= Brief =
Where a line contains the word "dismiss", copy that line from the records below.

_ _ _ _ _

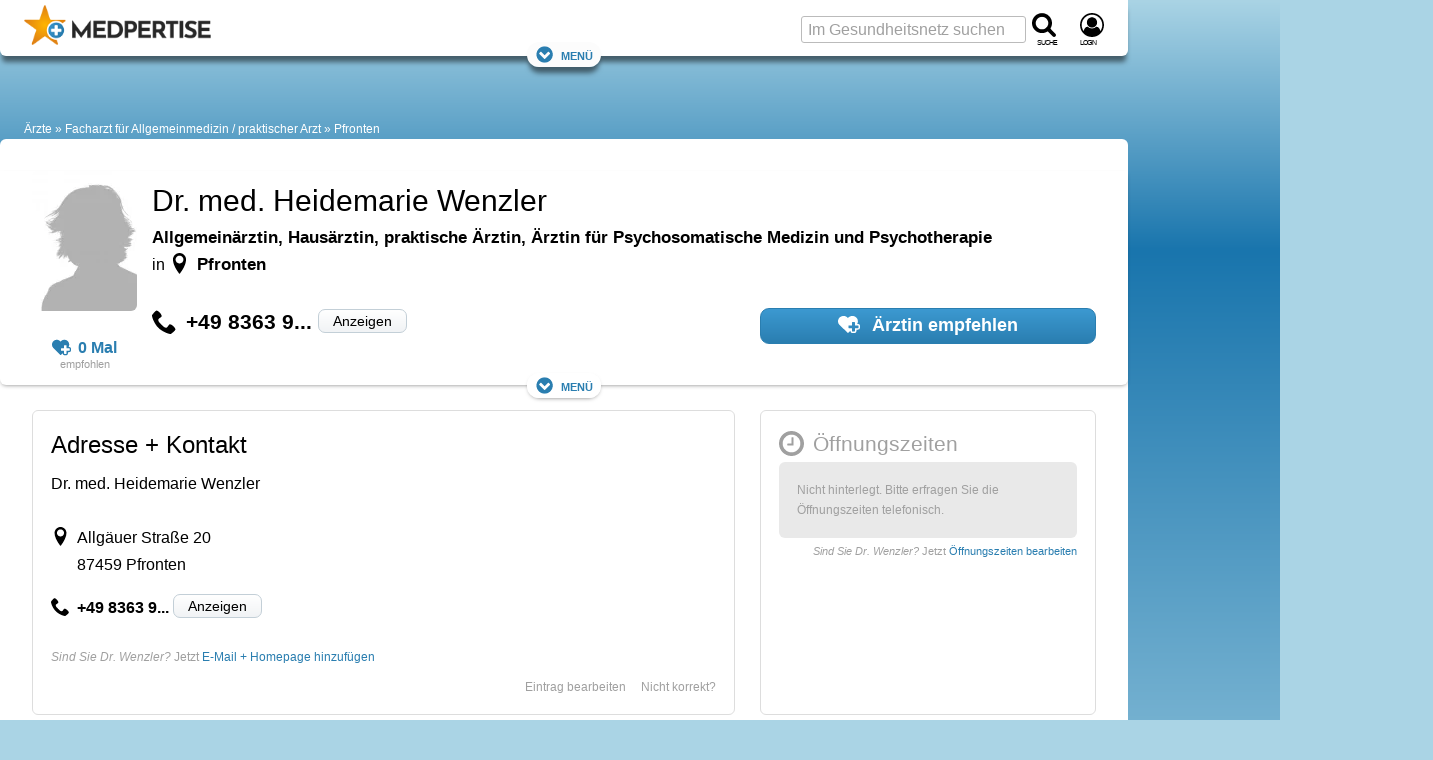

--- FILE ---
content_type: text/html; charset=utf-8
request_url: https://www.google.com/recaptcha/api2/aframe
body_size: 267
content:
<!DOCTYPE HTML><html><head><meta http-equiv="content-type" content="text/html; charset=UTF-8"></head><body><script nonce="BSUny7dKLE-pbWk08llm0w">/** Anti-fraud and anti-abuse applications only. See google.com/recaptcha */ try{var clients={'sodar':'https://pagead2.googlesyndication.com/pagead/sodar?'};window.addEventListener("message",function(a){try{if(a.source===window.parent){var b=JSON.parse(a.data);var c=clients[b['id']];if(c){var d=document.createElement('img');d.src=c+b['params']+'&rc='+(localStorage.getItem("rc::a")?sessionStorage.getItem("rc::b"):"");window.document.body.appendChild(d);sessionStorage.setItem("rc::e",parseInt(sessionStorage.getItem("rc::e")||0)+1);localStorage.setItem("rc::h",'1769055636634');}}}catch(b){}});window.parent.postMessage("_grecaptcha_ready", "*");}catch(b){}</script></body></html>

--- FILE ---
content_type: application/javascript
request_url: https://www.medpertise.de/bundles/niotools/niomodal/modal.js
body_size: 802
content:
var niomodalOpenModalFn = function(modalIdOrElement, noBackdrop) {
    var modal;
    if (typeof modalIdOrElement === 'string') { // If modalId is provided
        modal = document.getElementById(modalIdOrElement);
    } else { // If modal element is provided
        modal = modalIdOrElement;
    }

    if (modal) {
        modal.classList.add('modal-open');

        if (noBackdrop) {
            modal.classList.add('modal-nobackdrop');
        }
    }
};

var niomodalCloseModalFn = function() {
    var modal = document.querySelector('[class="modal modal-open"], [class="modal modal-open modal-nobackdrop"]');
    if (modal) {
        modal.classList.remove('modal-open');
        modal.classList.remove('modal-nobackdrop');
        niomodalDispatchCloseEventFn(modal);
        niomodalUnsetOverscrollBehaviourOnHtmlAndBodyFn();
    }
};

var niomodalCloseModalNoBackdropFn = function() {
    var modal = document.querySelector('[class="modal modal-open"]');
    if (modal) {
        modal.classList.remove('modal-open');
        niomodalDispatchCloseEventFn(modal);
        niomodalUnsetOverscrollBehaviourOnHtmlAndBodyFn();
    }
};

var niomodalUnsetOverscrollBehaviourOnHtmlAndBodyFn = function() {
    var html = document.querySelector('html');
    var body = document.querySelector('body');
    html.style.overscrollBehavior = '';
    body.style.overscrollBehavior = '';
}

var niomodalDispatchCloseEventFn = function(modal) {
    var event = new CustomEvent("niomodalClosed", {
        detail: {
            modalId: modal.id,
        }
    });
    document.dispatchEvent(event);
}

document.addEventListener('click', function (e) {
    e = e || window.event;
    var target = e.target || e.srcElement;

    if ( target.hasAttribute('data-niomodal-toggle') && target.getAttribute('data-niomodal-toggle') == 'modal' ) {
        if (target.hasAttribute('data-niomodal-target')) {
            e.preventDefault();
            var modal = document.getElementById(target.getAttribute('data-niomodal-target'));
            modal.classList.add('modal-open');

            if (target.hasAttribute('data-niomodal-disablebackdrop')) {
                 modal.classList.add('modal-nobackdrop');
            }
        }
    }

    // Close modal window with 'data-niomodal-dismiss' attribute
    if ( target.hasAttribute('data-niomodal-dismiss') && target.getAttribute('data-niomodal-dismiss') == 'modal' ) {
        e.preventDefault();
        niomodalCloseModalFn();
    }
    // Close modal window when the backdrop is clicked
    if ( target.classList.contains('modal') ) {
        e.preventDefault();
        niomodalCloseModalNoBackdropFn();
    }
}, false);

document.onkeydown = function(evt) {
    evt = evt || window.event;
    var isEscape = false;
    if ("key" in evt) {
        isEscape = (evt.key == "Escape" || evt.key == "Esc");
    } else {
        isEscape = (evt.keyCode == 27);
    }
    if (isEscape) {
        niomodalCloseModalFn();
    }
};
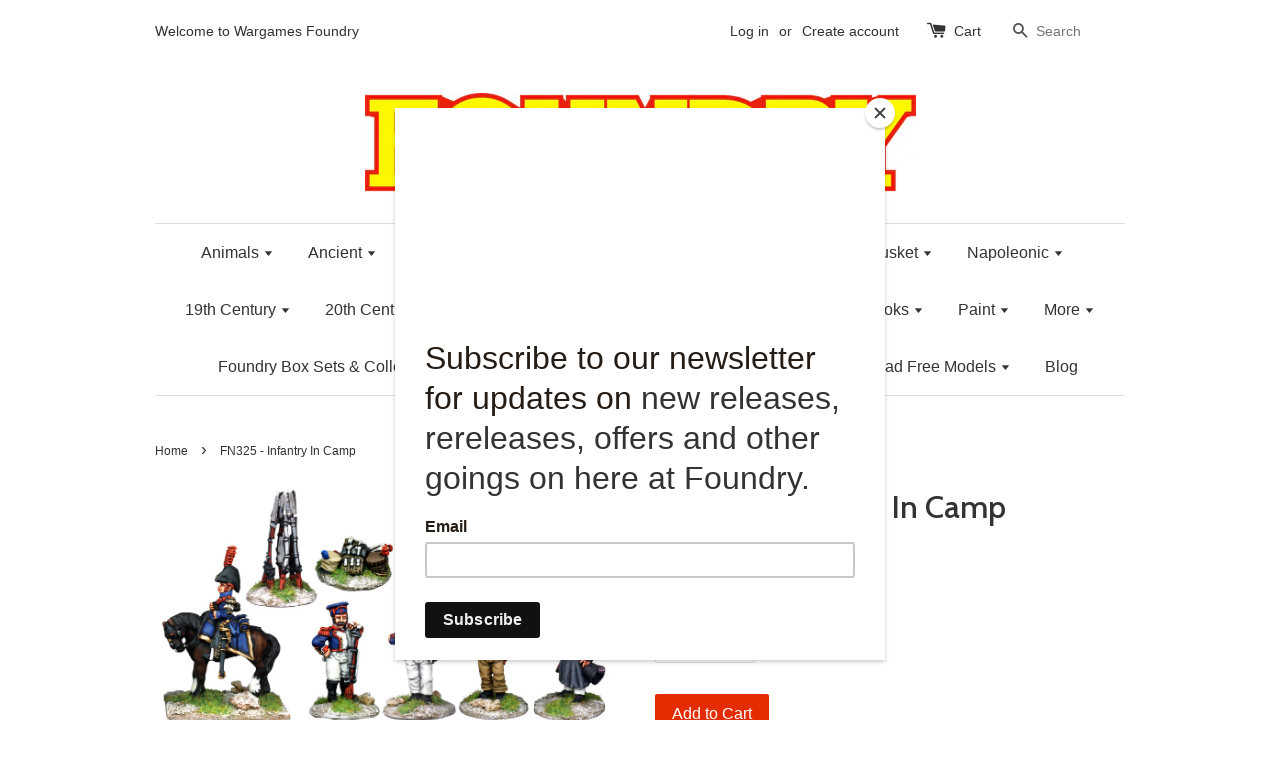

--- FILE ---
content_type: text/javascript
request_url: https://www.wargamesfoundry.com/cdn/shop/t/10/assets/theme.js?v=12181899818948980601586187922
body_size: 1111
content:
(function(a){a.fn.equalHeights=function(){var b=0,c=a(this);return c.each(function(){var c2=a(this).innerHeight();c2>b&&(b=c2)}),c.css("height",b)},a("[data-equal]").each(function(){var b=a(this),c=b.data("equal");b.find(c).equalHeights()})})(jQuery);var afterResize=function(){var t={};return function(callback,ms,uniqueId){uniqueId||(uniqueId="Don't call this twice without a uniqueId"),t[uniqueId]&&clearTimeout(t[uniqueId]),t[uniqueId]=setTimeout(callback,ms)}}();window.theme=window.theme||{},theme.cacheSelectors=function(){theme.cache={$w:$(window),$body:$("body"),$mobileNavTrigger:$("#MobileNavTrigger"),$mobileNav:$("#MobileNav"),$mobileSublistTrigger:$(".mobile-nav__sublist-trigger"),$productGridImages:$(".grid-link__image--product"),$featuredGridImages:$(".grid-link__image--collection"),$productImage:$("#ProductPhotoImg"),$productImageGallery:$(".gallery__item"),cartNoteAdd:".cart__note-add",cartNote:".cart__note",$cartCount:$(".cart-count"),$addToCartBtn:$('form[action^="/cart/add"] :submit'),$hasDropdownItem:$(".site-nav--has-dropdown")}},timber.cacheVariables=function(){timber.vars={isTouch:timber.cache.$html.hasClass("supports-touch")}},theme.init=function(){theme.cacheSelectors(),theme.mobileNav(),timber.cacheVariables(),theme.equalHeights(),theme.cartPage(),theme.toggleMenu(),theme.productImageGallery(),theme.enableAjax()},theme.mobileNav=function(){theme.cache.$mobileNavTrigger.on("click",function(){theme.cache.$mobileNav.slideToggle(220)}),theme.cache.$mobileSublistTrigger.on("click",function(evt){var $el=$(this);evt.preventDefault(),$el.toggleClass("is-active").next(".mobile-nav__sublist").slideToggle(200)})},theme.equalHeights=function(){theme.cache.$w.on("load",resizeElements()),theme.cache.$w.on("resize",afterResize(function(){resizeElements()},250,"equal-heights"));function resizeElements(){theme.cache.$productGridImages.css("height","auto").equalHeights(),theme.cache.$featuredGridImages.css("height","auto").equalHeights()}},theme.productImageGallery=function(){theme.cache.$productImageGallery.length&&(theme.cache.$productImageGallery.magnificPopup({type:"image",mainClass:"mfp-fade",closeOnBgClick:!0,closeBtnInside:!1,closeOnContentClick:!0,tClose:"Close (Esc)",removalDelay:500,callbacks:{open:function(){$("html").css("overflow-y","hidden")},close:function(){$("html").css("overflow-y","")}},gallery:{enabled:!0,navigateByImgClick:!1,arrowMarkup:'<button title="%title%" type="button" class="mfp-arrow mfp-arrow-%dir%"><span class="mfp-chevron mfp-chevron-%dir%"></span></button>',tPrev:"Previous (Left arrow key)",tNext:"Next (Right arrow key)"}}),theme.cache.$productImage.bind("click",function(){var imageId=$(this).attr("data-image-id");theme.cache.$productImageGallery.filter('[data-image-id="'+imageId+'"]').trigger("click")}))},theme.cartPage=function(){theme.cache.$body.on("click",theme.cache.cartNoteAdd,function(){$(this).addClass("is-hidden"),$(theme.cache.cartNote).addClass("is-active"),ajaxifyShopify.sizeDrawer()})},theme.backButton=function(){var referrerDomain=urlDomain(document.referrer),shopDomain=urlDomain(document.url);if(shopDomain===referrerDomain)return history.back(),!1;function urlDomain(url){var a=document.createElement("a");return a.href=url,a.hostname}},theme.addToCartflip=function($addToCartBtn2){var addToCartText=$addToCartBtn2.attr("data-add-to-cart")||"Add to Cart";$addToCartBtn2.clone(!0).prop("disabled",!1).removeClass("disabled").addClass("btn--unflipped").find("span").text(addToCartText).end().hide().insertAfter($addToCartBtn2),$addToCartBtn2.unbind("click").removeClass("disabled").find("span").text("View cart").end().bind("click",function(e2){e2.preventDefault(),window.location.href="/cart"}).prop("disabled",!1).addClass("btn--flipped").after('<span class="continue-shopping"> <a class="btn--secondary" href="/collections/all">Continue shopping</a></span>'),$(".continue-shopping a").bind("click",theme.backButton),$('.single-option-selector, [name="quantity"]').bind("click",function(){$(this).closest("form").find(".btn--flipped, .continue-shopping, .note").remove(),$(this).closest("form").find(".btn--unflipped").removeClass(".btn--unflipped").show()})},theme.enableAjax=function(){theme.cache.$addToCartBtn.bind("click",function(e){e.preventDefault(),$(".note.errors").remove();var $addToCartBtn=$(this),$addToCartForm=$(this).closest("form"),$addToCartBtnText=$(this).find("span");$addToCartForm.length&&($addToCartBtn.attr("data-add-to-cart",$addToCartBtnText.text()).prop("disabled",!0).addClass("disabled").addClass("btn--loading"),$.ajax({url:"/cart/add.js",dataType:"json",type:"post",data:$addToCartForm.serialize(),success:function(lineItem){$.getJSON("/cart.js",function(cart){theme.cache.$cartCount.text(cart.item_count),$(".hidden-count").removeClass("hidden-count")}),$addToCartBtn.removeClass("btn--loading"),theme.addToCartflip($addToCartBtn)},error:function(XMLHttpRequest,textStatus){var data=eval("("+XMLHttpRequest.responseText+")"),response=data.description,status=XMLHttpRequest.status;$addToCartBtn.removeClass("btn--loading"),status===422&&$("#productSelect option").length===1?$addToCartBtnText.text("Sold Out"):($addToCartBtn.prop("disabled",!1).removeClass("disabled"),$addToCartBtnText.text($addToCartBtn.attr("data-add-to-cart"))),$addToCartBtn.after('<p class="note errors">'+response+"</p>")}}))})},theme.toggleMenu=function(){var $doc=$(document),showDropdownClass="show-dropdown";theme.cache.$hasDropdownItem.on("click",function(evt){var $el=$(this);!$el.hasClass(showDropdownClass)&&timber.vars.isTouch&&(evt.preventDefault(),$el.addClass(showDropdownClass),$doc.on("click",handleClickOutsideDropdown));function handleClickOutsideDropdown(evt2){var $target=$(evt2.target);!$target.is($el)&&!$.contains($el[0],$target[0])&&($el.removeClass(showDropdownClass),$doc.off("click",handleClickOutsideDropdown))}})},$(theme.init);
//# sourceMappingURL=/cdn/shop/t/10/assets/theme.js.map?v=12181899818948980601586187922
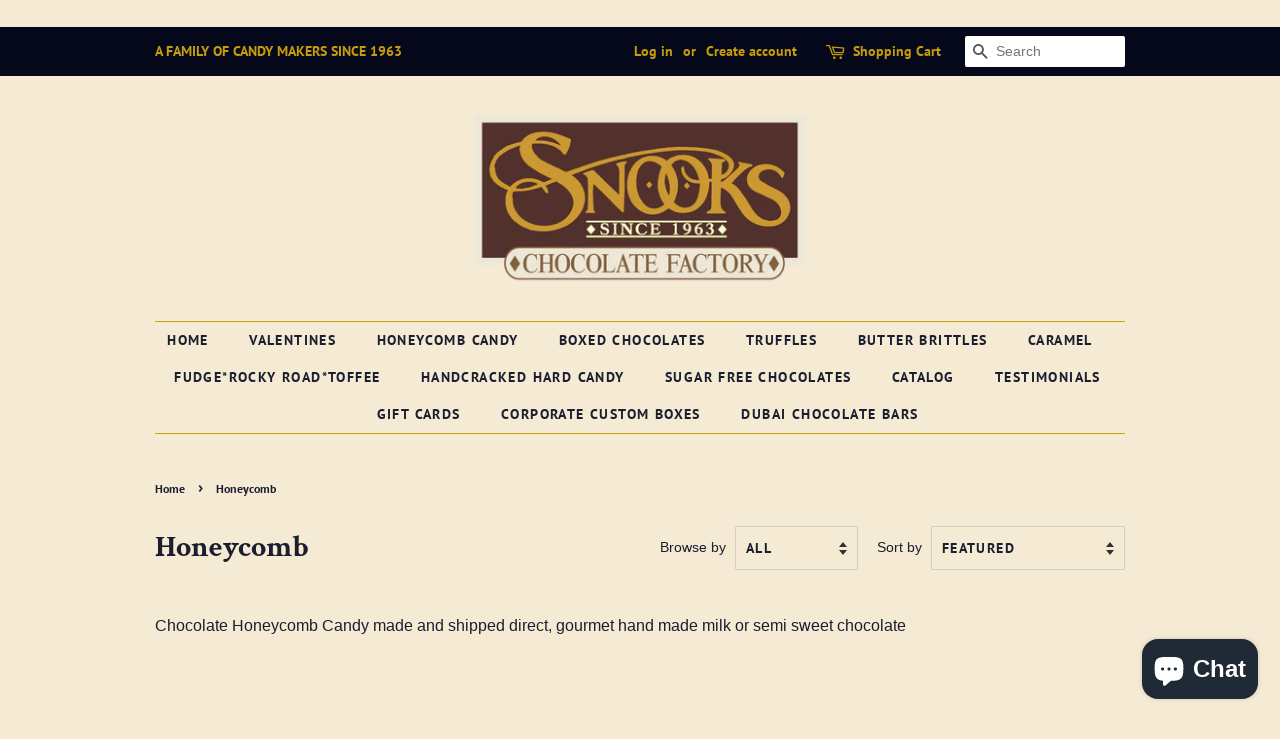

--- FILE ---
content_type: text/javascript
request_url: https://snookscandies.com/cdn/shop/t/9/assets/storepickup.js?v=63676465462600143081701719875
body_size: -190
content:
window.onload=function(){jQuery.getJSON("/cart",function(e){var items=e.items;for(var i in items)if(items[i].title==="Pickup Instore"){var tt=setInterval(function(){disableCheckoutButton()},1e3);setTimeout(function(){clearInterval(tt)},5e3)}})},document.addEventListener("crPickupActivated",function(e){console.log("____ activated _____"),disableCheckoutButton();var tt=setInterval(function(){disableCheckoutButton()},1e3);setTimeout(function(){clearInterval(tt)},5e3),jqCR("#pickup-date-start, #note-pickup-date, #pickup-first-name, #pickup-last-name, #pickup-number").on("mouseout keyup change",function(){console.log("check for others and activate checkout"),checkPickupFields()}),jqCR(document).on("change","#note-pickup-date",function(){console.log("========== change"),checkPickupFields()}),trackChange(jqCR("#note-pickup-date")[0])}),MutationObserver=window.MutationObserver||window.WebKitMutationObserver;var trackChange=function(element){var observer=new MutationObserver(function(mutations,observer2){mutations[0].attributeName=="value"&&jqCR(element).trigger("change")});observer.observe(element,{attributes:!0})};function checkPickupFields(){var pickupDate=jqCR("#pickup-date-start").val(),firstName=jqCR("#pickup-first-name").val(),lastName=jqCR("#pickup-last-name").val(),phone=jqCR("#pickup-number").val();pickupDate&&firstName&&lastName&&phone?activateCheckoutButton():disableCheckoutButton()}function activateCheckoutButton(){console.log("activate!!"),jqCR("[name=checkout]").removeAttr("disabled")}function disableCheckoutButton(){console.log("disable"),jqCR("[name=checkout]").attr("disabled","disabled")}
//# sourceMappingURL=/cdn/shop/t/9/assets/storepickup.js.map?v=63676465462600143081701719875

_ _ _ _ _

= Solution to the problem =
    // Close modal window with 'data-niomodal-dismiss' attribute
    if ( target.hasAttribute('data-niomodal-dismiss') && target.getAttribute('data-niomodal-dismiss') == 'modal' ) {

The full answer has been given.